>>>

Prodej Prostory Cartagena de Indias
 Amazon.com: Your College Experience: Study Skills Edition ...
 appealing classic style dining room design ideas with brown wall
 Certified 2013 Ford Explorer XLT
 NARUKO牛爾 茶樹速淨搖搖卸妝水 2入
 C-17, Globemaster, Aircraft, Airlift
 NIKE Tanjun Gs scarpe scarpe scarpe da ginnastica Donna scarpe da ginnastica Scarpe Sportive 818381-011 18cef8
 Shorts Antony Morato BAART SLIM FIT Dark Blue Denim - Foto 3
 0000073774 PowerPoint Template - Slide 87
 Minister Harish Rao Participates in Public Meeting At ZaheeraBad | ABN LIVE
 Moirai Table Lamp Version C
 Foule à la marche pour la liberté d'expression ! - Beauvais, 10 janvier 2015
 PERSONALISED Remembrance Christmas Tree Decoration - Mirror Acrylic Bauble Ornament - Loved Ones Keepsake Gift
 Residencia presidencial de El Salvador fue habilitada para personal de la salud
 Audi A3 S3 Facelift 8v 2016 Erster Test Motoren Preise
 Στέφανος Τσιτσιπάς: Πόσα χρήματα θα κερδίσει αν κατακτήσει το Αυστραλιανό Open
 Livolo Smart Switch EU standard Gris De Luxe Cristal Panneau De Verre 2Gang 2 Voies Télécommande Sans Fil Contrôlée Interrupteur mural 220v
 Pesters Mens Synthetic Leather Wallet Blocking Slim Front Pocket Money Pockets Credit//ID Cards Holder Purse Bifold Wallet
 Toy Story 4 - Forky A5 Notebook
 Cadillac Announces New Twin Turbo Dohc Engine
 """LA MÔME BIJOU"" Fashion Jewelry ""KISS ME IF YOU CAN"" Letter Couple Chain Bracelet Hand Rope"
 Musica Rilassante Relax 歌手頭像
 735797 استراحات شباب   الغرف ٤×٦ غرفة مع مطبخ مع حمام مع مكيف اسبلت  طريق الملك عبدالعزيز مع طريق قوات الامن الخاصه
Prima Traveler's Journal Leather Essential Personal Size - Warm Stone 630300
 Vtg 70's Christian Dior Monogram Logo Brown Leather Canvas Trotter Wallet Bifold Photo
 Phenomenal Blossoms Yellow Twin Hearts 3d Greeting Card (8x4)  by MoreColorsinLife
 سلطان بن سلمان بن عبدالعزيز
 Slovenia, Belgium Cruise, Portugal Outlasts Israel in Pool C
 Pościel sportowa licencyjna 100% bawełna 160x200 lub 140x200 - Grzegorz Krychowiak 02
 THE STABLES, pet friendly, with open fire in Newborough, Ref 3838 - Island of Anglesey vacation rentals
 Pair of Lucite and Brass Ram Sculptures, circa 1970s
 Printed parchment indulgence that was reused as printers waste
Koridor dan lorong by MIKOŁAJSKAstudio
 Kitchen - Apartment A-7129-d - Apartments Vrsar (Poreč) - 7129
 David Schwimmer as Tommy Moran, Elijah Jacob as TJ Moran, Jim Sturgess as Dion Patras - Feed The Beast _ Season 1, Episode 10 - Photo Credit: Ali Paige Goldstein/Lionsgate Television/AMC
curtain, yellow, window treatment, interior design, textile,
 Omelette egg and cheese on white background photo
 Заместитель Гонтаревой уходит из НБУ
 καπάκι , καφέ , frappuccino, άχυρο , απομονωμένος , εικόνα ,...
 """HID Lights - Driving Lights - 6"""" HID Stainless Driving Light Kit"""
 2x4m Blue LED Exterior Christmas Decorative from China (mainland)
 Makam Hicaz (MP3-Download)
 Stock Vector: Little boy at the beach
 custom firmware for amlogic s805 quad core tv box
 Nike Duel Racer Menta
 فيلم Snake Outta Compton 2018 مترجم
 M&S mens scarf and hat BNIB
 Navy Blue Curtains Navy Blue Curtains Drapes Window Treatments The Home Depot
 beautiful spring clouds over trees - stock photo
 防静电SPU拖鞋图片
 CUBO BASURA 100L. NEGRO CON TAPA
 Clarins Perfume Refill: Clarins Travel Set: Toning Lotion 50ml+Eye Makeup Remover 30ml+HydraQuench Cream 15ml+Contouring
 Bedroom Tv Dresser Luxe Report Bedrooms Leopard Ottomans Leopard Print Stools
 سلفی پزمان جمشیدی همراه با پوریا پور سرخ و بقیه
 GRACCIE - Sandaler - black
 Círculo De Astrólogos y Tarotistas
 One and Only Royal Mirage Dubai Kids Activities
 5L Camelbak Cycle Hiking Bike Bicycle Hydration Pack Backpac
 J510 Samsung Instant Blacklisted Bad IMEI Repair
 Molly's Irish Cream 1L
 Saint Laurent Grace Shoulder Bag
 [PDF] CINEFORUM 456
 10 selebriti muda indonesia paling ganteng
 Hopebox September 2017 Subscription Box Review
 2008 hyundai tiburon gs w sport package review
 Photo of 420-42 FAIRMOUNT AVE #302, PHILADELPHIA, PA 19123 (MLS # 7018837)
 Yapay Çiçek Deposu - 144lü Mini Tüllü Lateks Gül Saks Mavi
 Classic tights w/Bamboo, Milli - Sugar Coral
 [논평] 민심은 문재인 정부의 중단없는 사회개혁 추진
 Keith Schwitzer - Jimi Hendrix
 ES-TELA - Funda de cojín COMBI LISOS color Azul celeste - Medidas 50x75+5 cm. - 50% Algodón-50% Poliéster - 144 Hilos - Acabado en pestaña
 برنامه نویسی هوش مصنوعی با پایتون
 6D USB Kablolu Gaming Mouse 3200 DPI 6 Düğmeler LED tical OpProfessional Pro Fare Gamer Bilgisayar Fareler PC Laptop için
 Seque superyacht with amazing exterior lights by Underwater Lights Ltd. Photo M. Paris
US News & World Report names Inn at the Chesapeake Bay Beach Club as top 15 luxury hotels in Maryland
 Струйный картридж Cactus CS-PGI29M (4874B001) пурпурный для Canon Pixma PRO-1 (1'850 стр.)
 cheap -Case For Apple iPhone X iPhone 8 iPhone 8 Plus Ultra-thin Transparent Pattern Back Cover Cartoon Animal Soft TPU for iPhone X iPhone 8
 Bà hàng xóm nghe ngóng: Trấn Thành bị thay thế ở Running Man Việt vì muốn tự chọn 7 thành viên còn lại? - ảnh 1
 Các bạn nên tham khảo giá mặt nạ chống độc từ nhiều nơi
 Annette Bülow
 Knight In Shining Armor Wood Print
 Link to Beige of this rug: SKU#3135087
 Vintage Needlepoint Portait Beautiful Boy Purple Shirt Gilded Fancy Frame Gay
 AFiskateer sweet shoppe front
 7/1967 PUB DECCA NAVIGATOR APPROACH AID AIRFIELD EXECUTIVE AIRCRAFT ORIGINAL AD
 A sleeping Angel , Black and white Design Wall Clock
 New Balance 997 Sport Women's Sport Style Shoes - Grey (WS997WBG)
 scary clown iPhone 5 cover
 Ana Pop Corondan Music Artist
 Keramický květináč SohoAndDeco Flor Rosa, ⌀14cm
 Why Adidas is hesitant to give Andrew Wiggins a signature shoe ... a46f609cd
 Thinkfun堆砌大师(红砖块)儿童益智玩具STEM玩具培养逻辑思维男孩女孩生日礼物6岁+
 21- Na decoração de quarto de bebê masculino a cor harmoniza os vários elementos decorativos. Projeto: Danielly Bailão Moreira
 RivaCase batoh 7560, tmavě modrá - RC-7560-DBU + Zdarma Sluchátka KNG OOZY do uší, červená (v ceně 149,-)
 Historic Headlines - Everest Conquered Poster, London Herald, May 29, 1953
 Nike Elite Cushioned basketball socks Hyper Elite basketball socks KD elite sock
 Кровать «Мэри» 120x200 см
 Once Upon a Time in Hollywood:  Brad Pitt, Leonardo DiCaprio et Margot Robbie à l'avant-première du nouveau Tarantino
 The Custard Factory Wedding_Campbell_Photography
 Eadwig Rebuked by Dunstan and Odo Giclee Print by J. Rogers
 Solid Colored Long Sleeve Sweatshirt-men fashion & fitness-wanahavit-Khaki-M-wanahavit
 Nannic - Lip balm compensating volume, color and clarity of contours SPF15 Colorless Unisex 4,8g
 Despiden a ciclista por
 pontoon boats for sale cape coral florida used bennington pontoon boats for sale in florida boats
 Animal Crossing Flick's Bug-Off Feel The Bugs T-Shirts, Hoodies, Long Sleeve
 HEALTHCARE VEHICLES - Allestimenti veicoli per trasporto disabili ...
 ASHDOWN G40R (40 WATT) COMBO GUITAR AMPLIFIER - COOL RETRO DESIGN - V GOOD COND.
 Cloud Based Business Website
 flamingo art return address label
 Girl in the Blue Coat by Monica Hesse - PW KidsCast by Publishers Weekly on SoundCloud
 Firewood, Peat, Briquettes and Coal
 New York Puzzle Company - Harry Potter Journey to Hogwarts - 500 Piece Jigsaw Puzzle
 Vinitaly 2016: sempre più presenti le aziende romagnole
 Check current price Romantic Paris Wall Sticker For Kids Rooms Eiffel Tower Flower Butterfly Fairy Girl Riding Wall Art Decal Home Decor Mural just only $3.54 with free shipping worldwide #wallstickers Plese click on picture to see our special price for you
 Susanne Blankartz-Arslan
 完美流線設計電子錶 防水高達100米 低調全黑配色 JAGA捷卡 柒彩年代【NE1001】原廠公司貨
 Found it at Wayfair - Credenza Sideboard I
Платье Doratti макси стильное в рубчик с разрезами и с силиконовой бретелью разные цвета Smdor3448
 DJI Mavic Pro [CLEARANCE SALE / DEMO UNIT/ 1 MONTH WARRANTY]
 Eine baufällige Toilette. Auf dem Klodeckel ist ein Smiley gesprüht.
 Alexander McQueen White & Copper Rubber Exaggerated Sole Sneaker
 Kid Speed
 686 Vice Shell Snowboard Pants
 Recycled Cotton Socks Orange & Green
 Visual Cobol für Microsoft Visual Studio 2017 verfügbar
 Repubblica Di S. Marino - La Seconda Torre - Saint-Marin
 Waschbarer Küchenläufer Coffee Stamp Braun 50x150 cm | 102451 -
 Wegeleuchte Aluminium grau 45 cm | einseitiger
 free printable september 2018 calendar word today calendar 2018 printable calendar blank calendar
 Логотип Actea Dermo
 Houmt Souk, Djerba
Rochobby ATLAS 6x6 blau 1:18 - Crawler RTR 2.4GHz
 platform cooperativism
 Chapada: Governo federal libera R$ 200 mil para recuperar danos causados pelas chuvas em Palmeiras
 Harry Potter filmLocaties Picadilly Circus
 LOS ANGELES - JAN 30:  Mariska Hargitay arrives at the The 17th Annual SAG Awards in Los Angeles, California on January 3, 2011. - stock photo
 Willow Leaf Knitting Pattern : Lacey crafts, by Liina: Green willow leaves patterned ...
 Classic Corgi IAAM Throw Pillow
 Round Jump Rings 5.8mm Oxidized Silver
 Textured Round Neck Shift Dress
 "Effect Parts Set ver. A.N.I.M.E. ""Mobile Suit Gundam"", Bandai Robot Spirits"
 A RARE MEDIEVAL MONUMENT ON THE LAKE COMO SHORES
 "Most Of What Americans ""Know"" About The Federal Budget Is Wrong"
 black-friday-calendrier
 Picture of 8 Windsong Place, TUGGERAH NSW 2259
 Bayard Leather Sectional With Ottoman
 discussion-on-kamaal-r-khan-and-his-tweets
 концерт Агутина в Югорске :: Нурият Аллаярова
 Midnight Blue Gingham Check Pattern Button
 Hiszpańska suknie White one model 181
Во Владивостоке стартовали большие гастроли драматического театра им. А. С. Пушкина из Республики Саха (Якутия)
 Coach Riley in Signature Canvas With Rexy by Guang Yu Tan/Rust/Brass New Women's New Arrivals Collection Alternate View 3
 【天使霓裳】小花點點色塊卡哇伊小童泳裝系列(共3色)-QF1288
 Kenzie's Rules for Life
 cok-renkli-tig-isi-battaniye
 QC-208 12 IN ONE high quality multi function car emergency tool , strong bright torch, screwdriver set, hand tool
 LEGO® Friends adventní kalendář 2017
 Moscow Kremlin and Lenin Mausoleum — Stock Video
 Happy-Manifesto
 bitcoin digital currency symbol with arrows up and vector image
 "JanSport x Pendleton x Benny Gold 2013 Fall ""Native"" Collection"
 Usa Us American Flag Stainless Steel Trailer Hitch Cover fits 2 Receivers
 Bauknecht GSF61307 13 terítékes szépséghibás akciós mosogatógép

<<<

Directions for this task: From the material above, set down exactly the lines between the line holding "M&S mens scarf and hat BNIB" and the line holding "7/1967 PUB DECCA", inclusive. Include nothing else.

Response area:
 M&S mens scarf and hat BNIB
 Navy Blue Curtains Navy Blue Curtains Drapes Window Treatments The Home Depot
 beautiful spring clouds over trees - stock photo
 防静电SPU拖鞋图片
 CUBO BASURA 100L. NEGRO CON TAPA
 Clarins Perfume Refill: Clarins Travel Set: Toning Lotion 50ml+Eye Makeup Remover 30ml+HydraQuench Cream 15ml+Contouring
 Bedroom Tv Dresser Luxe Report Bedrooms Leopard Ottomans Leopard Print Stools
 سلفی پزمان جمشیدی همراه با پوریا پور سرخ و بقیه
 GRACCIE - Sandaler - black
 Círculo De Astrólogos y Tarotistas
 One and Only Royal Mirage Dubai Kids Activities
 5L Camelbak Cycle Hiking Bike Bicycle Hydration Pack Backpac
 J510 Samsung Instant Blacklisted Bad IMEI Repair
 Molly's Irish Cream 1L
 Saint Laurent Grace Shoulder Bag
 [PDF] CINEFORUM 456
 10 selebriti muda indonesia paling ganteng
 Hopebox September 2017 Subscription Box Review
 2008 hyundai tiburon gs w sport package review
 Photo of 420-42 FAIRMOUNT AVE #302, PHILADELPHIA, PA 19123 (MLS # 7018837)
 Yapay Çiçek Deposu - 144lü Mini Tüllü Lateks Gül Saks Mavi
 Classic tights w/Bamboo, Milli - Sugar Coral
 [논평] 민심은 문재인 정부의 중단없는 사회개혁 추진
 Keith Schwitzer - Jimi Hendrix
 ES-TELA - Funda de cojín COMBI LISOS color Azul celeste - Medidas 50x75+5 cm. - 50% Algodón-50% Poliéster - 144 Hilos - Acabado en pestaña
 برنامه نویسی هوش مصنوعی با پایتون
 6D USB Kablolu Gaming Mouse 3200 DPI 6 Düğmeler LED tical OpProfessional Pro Fare Gamer Bilgisayar Fareler PC Laptop için
 Seque superyacht with amazing exterior lights by Underwater Lights Ltd. Photo M. Paris
US News & World Report names Inn at the Chesapeake Bay Beach Club as top 15 luxury hotels in Maryland
 Струйный картридж Cactus CS-PGI29M (4874B001) пурпурный для Canon Pixma PRO-1 (1'850 стр.)
 cheap -Case For Apple iPhone X iPhone 8 iPhone 8 Plus Ultra-thin Transparent Pattern Back Cover Cartoon Animal Soft TPU for iPhone X iPhone 8
 Bà hàng xóm nghe ngóng: Trấn Thành bị thay thế ở Running Man Việt vì muốn tự chọn 7 thành viên còn lại? - ảnh 1
 Các bạn nên tham khảo giá mặt nạ chống độc từ nhiều nơi
 Annette Bülow
 Knight In Shining Armor Wood Print
 Link to Beige of this rug: SKU#3135087
 Vintage Needlepoint Portait Beautiful Boy Purple Shirt Gilded Fancy Frame Gay
 AFiskateer sweet shoppe front
 7/1967 PUB DECCA NAVIGATOR APPROACH AID AIRFIELD EXECUTIVE AIRCRAFT ORIGINAL AD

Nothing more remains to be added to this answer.